Wiki Leadership: A New Paradigm for Leaders
Revolts have broken out widely of late in the Arab world. I’m struck by the fact that these upheavals are notable for their low-profile leadership at the top. News media everywhere are scrambling to find the person or persons who truly speak for the masses in the streets.
In revolutions of the past, leaders of the revolt were easily identified. They were up front and out front. This was no less true of the American Revolution, the French Revolution, or the many communist revolutions of the last century.
In revolutions of the past, leaders of the revolt were easily identified. This was no less true of the American Revolution, the French Revolution, or the many communist revolutions of the last century.
But these present-day revolutions are yet to produce the central, charismatic individual who is the face of the revolt. There is no one towering figure out in front of the crowds, rallying people to the cause.
A New Style of Leadership
Does this mean that these are "leaderless revolutions?" Not at all. It’s just that the leadership is of a different order from what we have historically seen. And no one fully understands yet how it works.
Politics aside, its a phenomenon with close parallels in the rise of the Tea Party in America. While the Tea Party had local and even regional spark plugs who ignited the movement, even today no one person has emerged as the national leader or spokesperson for the entire enterprise.
This suggests that we have entered an era when the power of the internet, Twitter, and Facebook allow huge social and political movements to emerge without a central orchestrating figure. In this environment, leadership is more nearly the net impact of hundreds of leadership decisions made at local levels.
We might even call it "wiki leadership." Wikis are websites where the input of end users almost entirely dictates the content and characteristics of the site. Wikipedia, the online encyclopedia whose articles are contributed by users around the world, is the best known current example. But there are hundreds of wikis on the web.
Composite Decision-Making
Just as thousands of users combine their input to give shape to a wiki, the agenda and dynamic of movements like the recent Arab uprisings and the Tea Party arise from the composite input of thousands of participants, not from one or two seminal thinkers around whom the movement coalesces. This makes such movements at once more difficult to destroy and more difficult to predict.

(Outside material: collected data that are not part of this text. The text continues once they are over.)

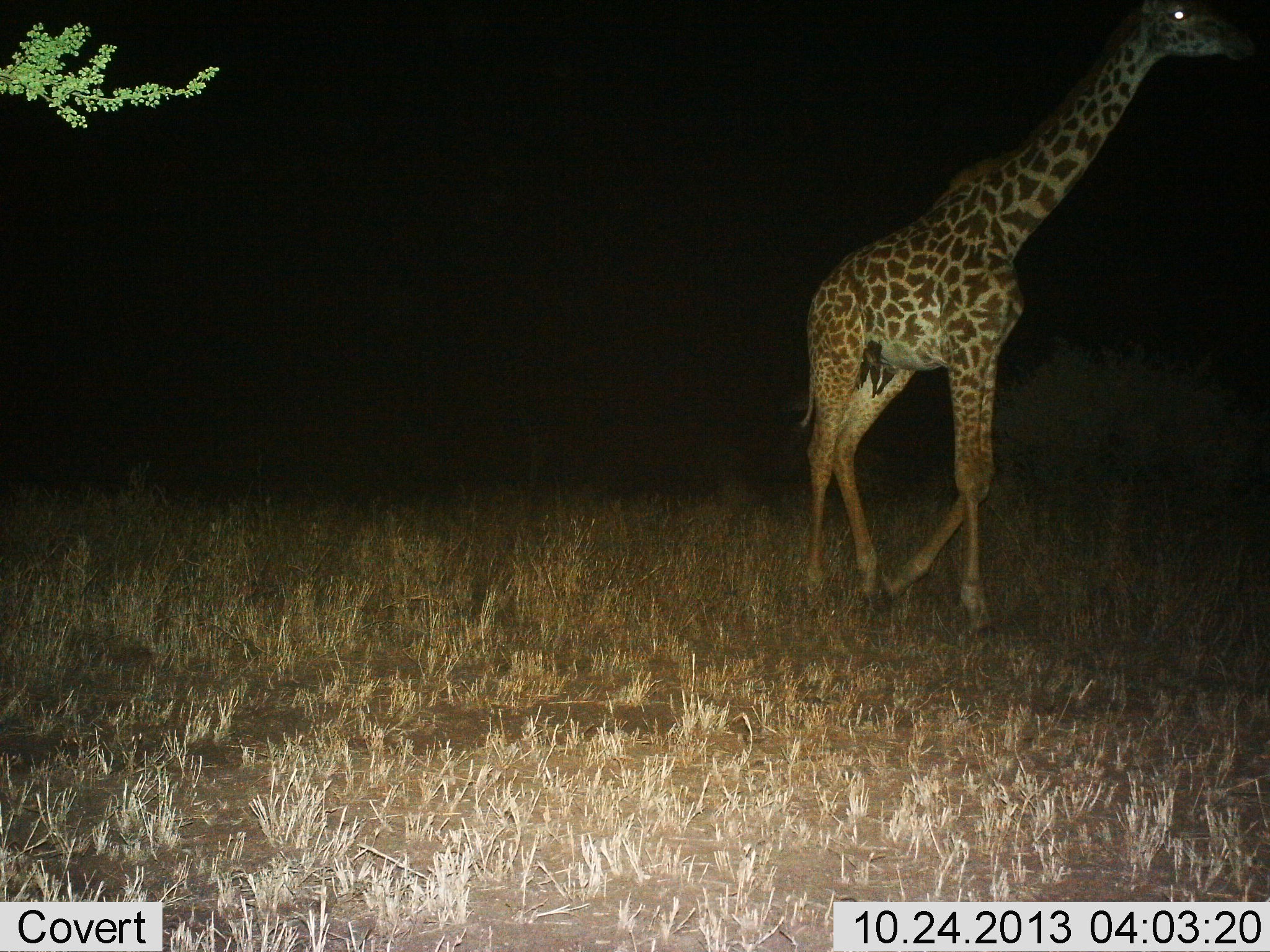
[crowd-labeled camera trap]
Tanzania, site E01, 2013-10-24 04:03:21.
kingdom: Animalia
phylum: Chordata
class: Mammalia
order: Artiodactyla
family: Giraffidae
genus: Giraffa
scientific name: Giraffa camelopardalis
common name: giraffe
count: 1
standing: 10%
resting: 0%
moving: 90%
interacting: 0%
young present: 0%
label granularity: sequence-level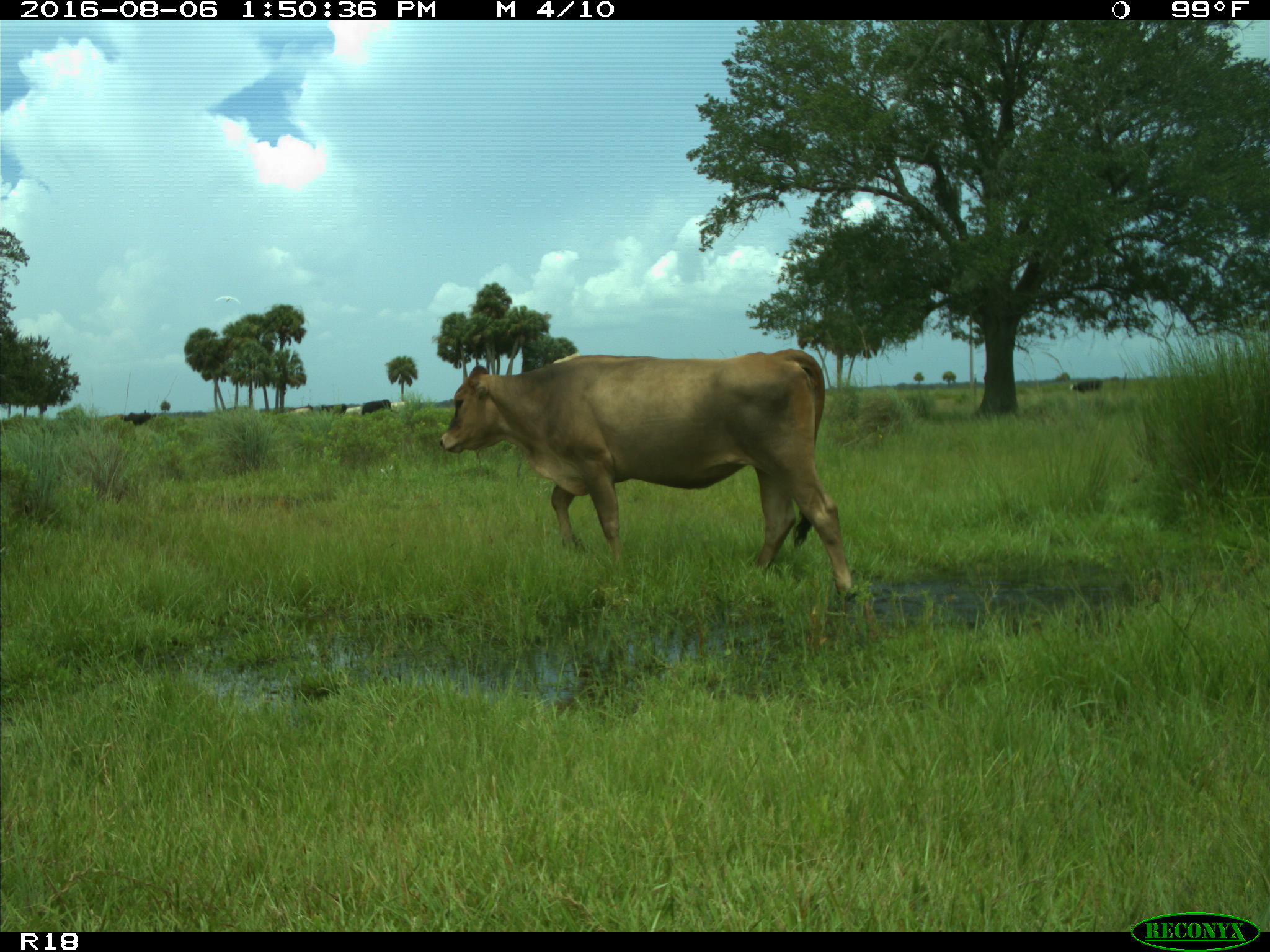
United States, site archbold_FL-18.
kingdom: Animalia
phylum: Chordata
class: Mammalia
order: Artiodactyla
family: Bovidae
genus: Bos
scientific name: Bos taurus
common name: domestic cow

Ultimately, of course, such movements in the political arena must field candidates for office. It would be easy to confuse these political candidates with leadership of the movement, since that’s the traditional way in which political parties have operated. But the same populist linkage that produces candidates in a wiki atmosphere can just as readily remove a candidate who loses approval.
What then constitutes leadership in a wiki movement? What are the core characteristics of effective “wiki leadership”? No one is quite sure. Mankind has never seen anything like this before. It will therefore be fascinating over the next few years to see what this development portends for our theories and views of leadership.